SOURCE DATA:

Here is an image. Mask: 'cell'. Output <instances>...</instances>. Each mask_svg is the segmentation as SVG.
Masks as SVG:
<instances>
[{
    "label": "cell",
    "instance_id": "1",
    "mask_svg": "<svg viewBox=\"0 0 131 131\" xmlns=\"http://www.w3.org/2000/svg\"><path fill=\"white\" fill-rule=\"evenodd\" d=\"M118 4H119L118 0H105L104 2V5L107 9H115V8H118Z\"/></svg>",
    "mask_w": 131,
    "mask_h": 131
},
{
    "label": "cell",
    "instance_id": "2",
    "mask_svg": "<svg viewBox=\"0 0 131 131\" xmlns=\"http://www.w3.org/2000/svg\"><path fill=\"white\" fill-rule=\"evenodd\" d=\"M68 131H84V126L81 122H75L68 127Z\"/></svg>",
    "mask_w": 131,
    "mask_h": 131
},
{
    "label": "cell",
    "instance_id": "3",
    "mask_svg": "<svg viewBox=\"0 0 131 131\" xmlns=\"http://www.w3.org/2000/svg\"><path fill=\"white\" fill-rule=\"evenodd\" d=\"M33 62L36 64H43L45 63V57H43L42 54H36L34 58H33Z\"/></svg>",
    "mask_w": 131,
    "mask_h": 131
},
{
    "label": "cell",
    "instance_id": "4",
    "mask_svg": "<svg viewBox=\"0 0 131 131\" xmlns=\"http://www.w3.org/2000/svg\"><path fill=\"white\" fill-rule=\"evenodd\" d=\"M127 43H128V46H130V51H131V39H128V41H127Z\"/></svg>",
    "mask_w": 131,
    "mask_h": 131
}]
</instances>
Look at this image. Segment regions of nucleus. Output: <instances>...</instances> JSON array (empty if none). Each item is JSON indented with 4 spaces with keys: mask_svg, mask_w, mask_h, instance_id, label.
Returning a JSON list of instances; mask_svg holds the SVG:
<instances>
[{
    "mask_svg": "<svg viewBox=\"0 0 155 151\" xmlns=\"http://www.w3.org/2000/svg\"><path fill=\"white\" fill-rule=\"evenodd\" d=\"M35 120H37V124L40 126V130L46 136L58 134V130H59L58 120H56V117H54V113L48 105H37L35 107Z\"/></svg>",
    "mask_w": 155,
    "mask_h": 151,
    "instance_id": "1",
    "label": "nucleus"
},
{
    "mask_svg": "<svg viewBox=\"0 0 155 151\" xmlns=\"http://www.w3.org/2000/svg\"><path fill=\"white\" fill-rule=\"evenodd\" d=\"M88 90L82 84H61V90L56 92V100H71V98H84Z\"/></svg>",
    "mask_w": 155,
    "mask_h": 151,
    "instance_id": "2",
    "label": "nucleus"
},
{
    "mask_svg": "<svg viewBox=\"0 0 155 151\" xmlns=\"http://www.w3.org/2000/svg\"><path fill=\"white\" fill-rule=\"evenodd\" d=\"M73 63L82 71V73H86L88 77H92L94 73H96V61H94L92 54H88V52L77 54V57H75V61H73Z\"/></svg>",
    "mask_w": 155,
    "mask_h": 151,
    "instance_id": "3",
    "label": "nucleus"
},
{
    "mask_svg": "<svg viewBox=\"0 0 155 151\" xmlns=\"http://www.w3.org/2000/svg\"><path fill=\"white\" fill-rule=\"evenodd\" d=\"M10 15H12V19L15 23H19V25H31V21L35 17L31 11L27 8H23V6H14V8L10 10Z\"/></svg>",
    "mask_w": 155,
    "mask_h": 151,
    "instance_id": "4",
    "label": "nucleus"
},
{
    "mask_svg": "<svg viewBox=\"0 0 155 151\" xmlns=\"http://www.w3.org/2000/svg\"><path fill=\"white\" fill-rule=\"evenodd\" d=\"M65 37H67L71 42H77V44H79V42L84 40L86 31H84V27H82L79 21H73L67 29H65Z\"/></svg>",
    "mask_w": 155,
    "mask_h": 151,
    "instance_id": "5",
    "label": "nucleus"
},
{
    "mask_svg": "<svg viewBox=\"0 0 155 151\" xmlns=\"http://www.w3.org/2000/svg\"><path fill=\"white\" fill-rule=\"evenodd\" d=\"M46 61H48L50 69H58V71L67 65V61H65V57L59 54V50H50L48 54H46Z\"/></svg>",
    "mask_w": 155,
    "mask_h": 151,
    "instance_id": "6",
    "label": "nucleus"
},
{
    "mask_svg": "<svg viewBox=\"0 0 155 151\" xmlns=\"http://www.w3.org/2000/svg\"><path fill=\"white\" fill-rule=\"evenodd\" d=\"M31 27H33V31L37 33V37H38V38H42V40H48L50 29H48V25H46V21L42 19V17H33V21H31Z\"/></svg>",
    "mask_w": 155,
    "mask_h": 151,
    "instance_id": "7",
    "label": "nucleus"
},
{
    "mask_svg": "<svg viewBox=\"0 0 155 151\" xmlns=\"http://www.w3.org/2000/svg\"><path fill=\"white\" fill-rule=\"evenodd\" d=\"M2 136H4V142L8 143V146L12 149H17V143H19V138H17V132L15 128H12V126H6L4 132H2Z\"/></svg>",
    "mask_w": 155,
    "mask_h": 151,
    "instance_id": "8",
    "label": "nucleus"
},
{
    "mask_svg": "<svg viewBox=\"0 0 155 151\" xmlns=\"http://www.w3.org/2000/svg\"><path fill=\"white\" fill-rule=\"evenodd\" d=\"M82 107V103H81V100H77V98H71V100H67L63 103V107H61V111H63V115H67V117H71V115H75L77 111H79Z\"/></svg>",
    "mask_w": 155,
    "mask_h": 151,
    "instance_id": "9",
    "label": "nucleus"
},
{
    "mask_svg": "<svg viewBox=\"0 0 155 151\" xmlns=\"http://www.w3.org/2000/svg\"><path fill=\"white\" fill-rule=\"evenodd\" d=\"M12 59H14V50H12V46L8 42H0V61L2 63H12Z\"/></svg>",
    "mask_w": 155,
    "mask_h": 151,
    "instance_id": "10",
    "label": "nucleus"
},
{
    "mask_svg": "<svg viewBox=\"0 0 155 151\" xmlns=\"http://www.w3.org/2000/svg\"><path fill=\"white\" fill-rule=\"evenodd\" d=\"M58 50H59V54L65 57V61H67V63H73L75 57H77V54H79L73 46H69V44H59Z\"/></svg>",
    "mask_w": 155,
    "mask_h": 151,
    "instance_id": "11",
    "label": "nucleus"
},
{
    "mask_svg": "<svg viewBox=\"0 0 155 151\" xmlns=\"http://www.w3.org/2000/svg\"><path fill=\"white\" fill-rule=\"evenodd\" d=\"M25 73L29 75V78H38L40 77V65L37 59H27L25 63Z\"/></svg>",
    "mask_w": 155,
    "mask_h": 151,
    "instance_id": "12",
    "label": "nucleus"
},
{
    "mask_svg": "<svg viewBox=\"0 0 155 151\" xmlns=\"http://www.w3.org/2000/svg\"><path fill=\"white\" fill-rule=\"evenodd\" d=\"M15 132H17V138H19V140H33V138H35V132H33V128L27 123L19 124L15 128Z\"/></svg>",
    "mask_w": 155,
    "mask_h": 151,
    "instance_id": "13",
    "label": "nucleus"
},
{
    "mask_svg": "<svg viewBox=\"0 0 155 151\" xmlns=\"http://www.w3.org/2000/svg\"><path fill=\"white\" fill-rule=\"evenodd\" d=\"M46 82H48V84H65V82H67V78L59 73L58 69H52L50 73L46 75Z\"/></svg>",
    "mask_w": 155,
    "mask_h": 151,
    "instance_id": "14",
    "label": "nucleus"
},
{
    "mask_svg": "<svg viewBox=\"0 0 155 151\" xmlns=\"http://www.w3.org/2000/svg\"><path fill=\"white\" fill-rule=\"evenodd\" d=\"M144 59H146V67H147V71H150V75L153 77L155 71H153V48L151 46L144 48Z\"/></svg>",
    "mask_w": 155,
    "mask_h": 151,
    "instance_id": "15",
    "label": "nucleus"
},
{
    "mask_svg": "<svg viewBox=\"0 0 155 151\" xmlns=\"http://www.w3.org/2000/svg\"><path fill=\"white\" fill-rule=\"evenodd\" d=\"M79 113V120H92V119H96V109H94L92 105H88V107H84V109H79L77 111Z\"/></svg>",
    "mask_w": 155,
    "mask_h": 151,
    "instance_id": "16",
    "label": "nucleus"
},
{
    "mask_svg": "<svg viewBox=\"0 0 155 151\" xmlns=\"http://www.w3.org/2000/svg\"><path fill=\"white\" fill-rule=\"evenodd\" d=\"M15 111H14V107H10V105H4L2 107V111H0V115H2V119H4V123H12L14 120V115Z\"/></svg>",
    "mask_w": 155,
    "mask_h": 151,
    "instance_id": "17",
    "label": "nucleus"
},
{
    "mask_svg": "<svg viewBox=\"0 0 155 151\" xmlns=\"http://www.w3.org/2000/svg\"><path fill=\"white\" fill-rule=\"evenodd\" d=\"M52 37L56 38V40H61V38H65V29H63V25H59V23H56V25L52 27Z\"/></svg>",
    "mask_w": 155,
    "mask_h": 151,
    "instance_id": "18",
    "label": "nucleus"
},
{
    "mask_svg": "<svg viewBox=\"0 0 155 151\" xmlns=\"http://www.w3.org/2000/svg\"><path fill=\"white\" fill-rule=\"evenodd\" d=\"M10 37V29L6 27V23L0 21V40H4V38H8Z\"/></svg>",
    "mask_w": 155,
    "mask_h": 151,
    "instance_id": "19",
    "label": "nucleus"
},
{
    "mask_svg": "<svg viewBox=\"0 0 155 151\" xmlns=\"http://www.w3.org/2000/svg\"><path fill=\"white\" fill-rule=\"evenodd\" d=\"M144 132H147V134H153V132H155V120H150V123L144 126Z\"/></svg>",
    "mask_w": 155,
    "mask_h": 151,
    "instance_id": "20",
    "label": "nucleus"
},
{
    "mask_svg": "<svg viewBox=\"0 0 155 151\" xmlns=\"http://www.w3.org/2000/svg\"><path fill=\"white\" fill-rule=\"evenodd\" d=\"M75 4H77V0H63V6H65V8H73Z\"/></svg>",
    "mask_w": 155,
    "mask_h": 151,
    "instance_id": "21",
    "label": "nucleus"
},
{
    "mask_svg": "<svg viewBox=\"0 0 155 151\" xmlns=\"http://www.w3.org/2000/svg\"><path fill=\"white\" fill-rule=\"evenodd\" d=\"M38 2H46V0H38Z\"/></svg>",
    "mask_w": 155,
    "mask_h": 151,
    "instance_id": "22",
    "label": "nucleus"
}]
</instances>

AIM OF THE EXERCISE: How many lines in the listing above contain the string "instances"? Case counts. Reply with only the number.

SOLUTION TO THIS PROBLEM: 7